Epstein represented the far end of that compromise—the point where proximity to power becomes indistinguishable from complicity in it. But the difference is one of degree, not kind. The same structural logic that allowed Chomsky to maintain prestigious academic positions while critiquing the institutions that employed him, to appear in mainstream media while denouncing it as propaganda, also allowed him to accept Epstein's hospitality while claiming to oppose everything Epstein represented.
The lesson is brutal but necessary. Power does not fear intellectuals who accept its invitations and dine at its table. It fears those who refuse the invitation altogether. It fears critique that emerges from within struggle, articulated by those who have everything to lose and nothing to gain from accommodation with existing systems.
This is why the organizing work of Adivasi activists, the resistance of indigenous communities, the mobilization of sex workers demanding rights and recognition—these represent more threatening forms of critique than any number of academic papers or public lectures by credentialed intellectuals. They threaten not just particular policies but the entire logic of who gets to speak, who gets heard, whose knowledge counts as legitimate.
Genuine resistance is not conducted through seminars from the penthouse. It emerges from refusal at ground level, with bodies and livelihoods on the line. It comes from those who cannot retreat to institutional security when struggle becomes dangerous, who cannot code-switch back into respectability when advocacy becomes inconvenient, who have no choice but to transform systems because they cannot survive their continuation.
This is not to romanticize struggle or claim that only the oppressed can produce valid critique. It is to recognize that critique detached from embodied solidarity, conducted from spaces of safety and privilege, faces constant pressure toward accommodation. The rewards for moderating, for maintaining access, for not breaking too completely with power are substantial.

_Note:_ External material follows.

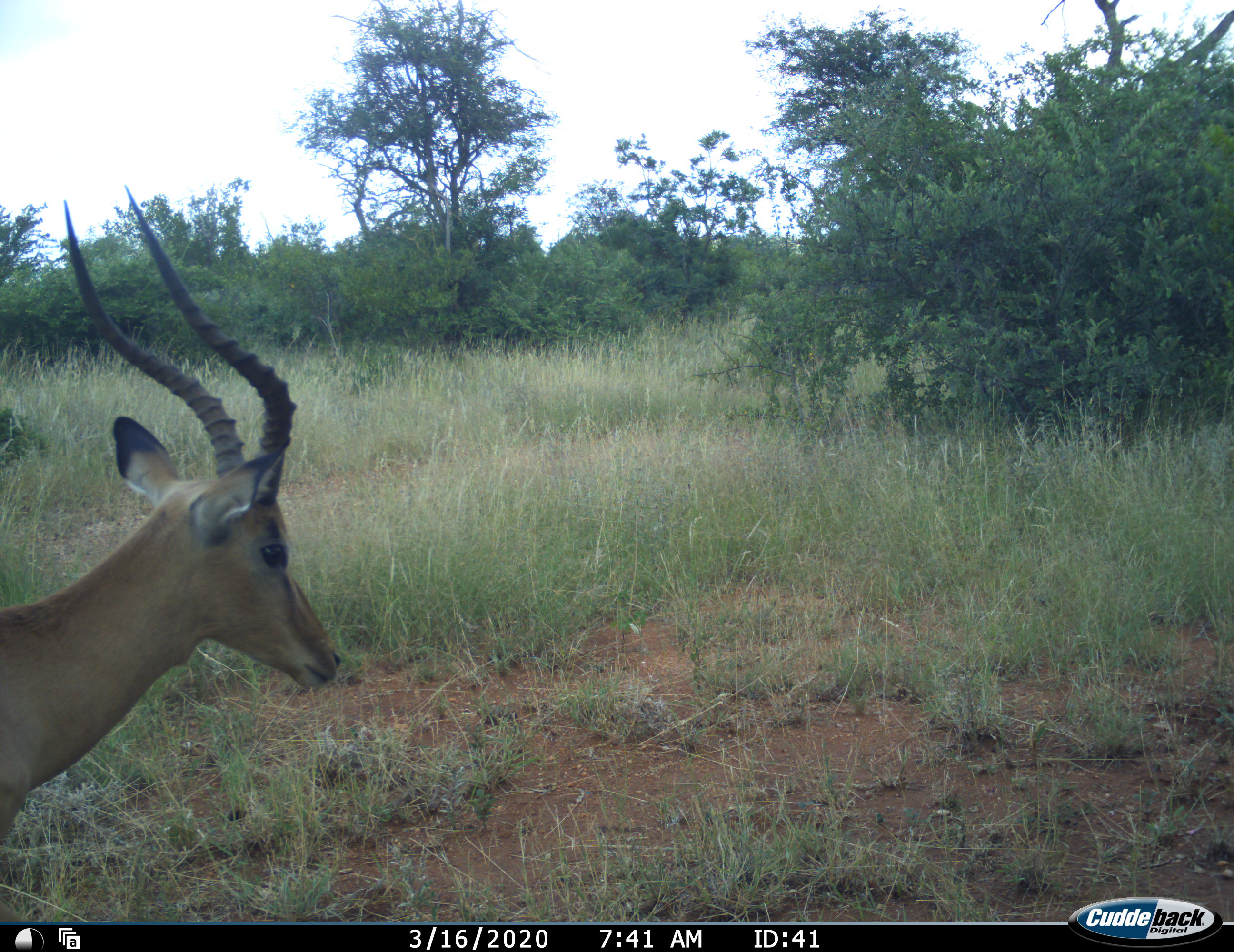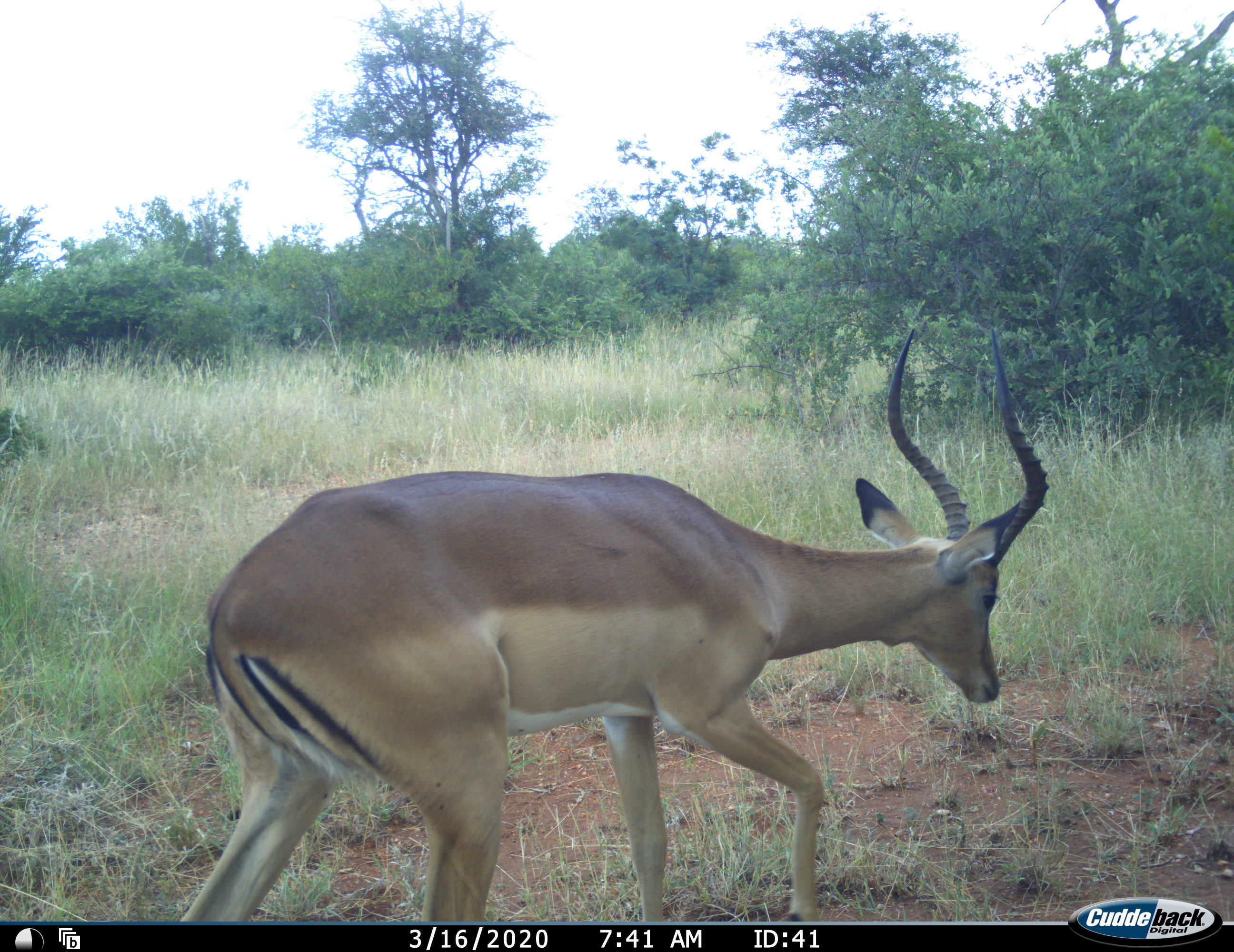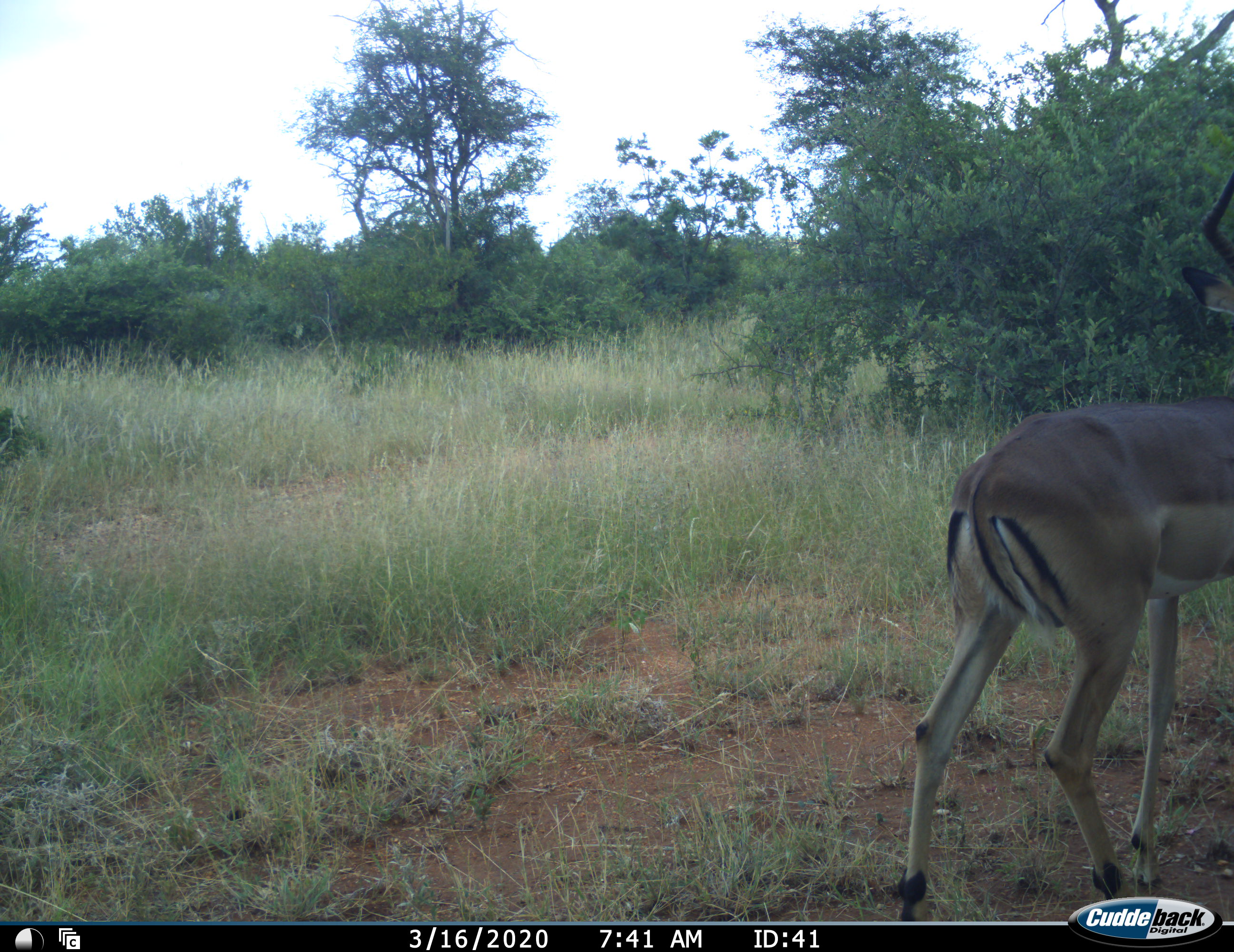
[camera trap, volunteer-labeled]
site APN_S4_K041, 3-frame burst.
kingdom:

The costs of refusal are real.
Chomsky's failure was not primarily intellectual. His analytical framework remains largely sound. His failure was one of practice, of position, of the everyday choices about whose company to keep, whose money to accept, whose claims to believe. These choices are not separate from intellectual work—they shape what becomes visible, what questions get asked, what critiques seem reasonable.
Anything less than this recognition becomes another form of manufactured consent—this time produced not by corporate media or state apparatus, but by the critic himself, absorbed so completely into structures of power that he cannot recognize his own complicity even as he continues to name it in others.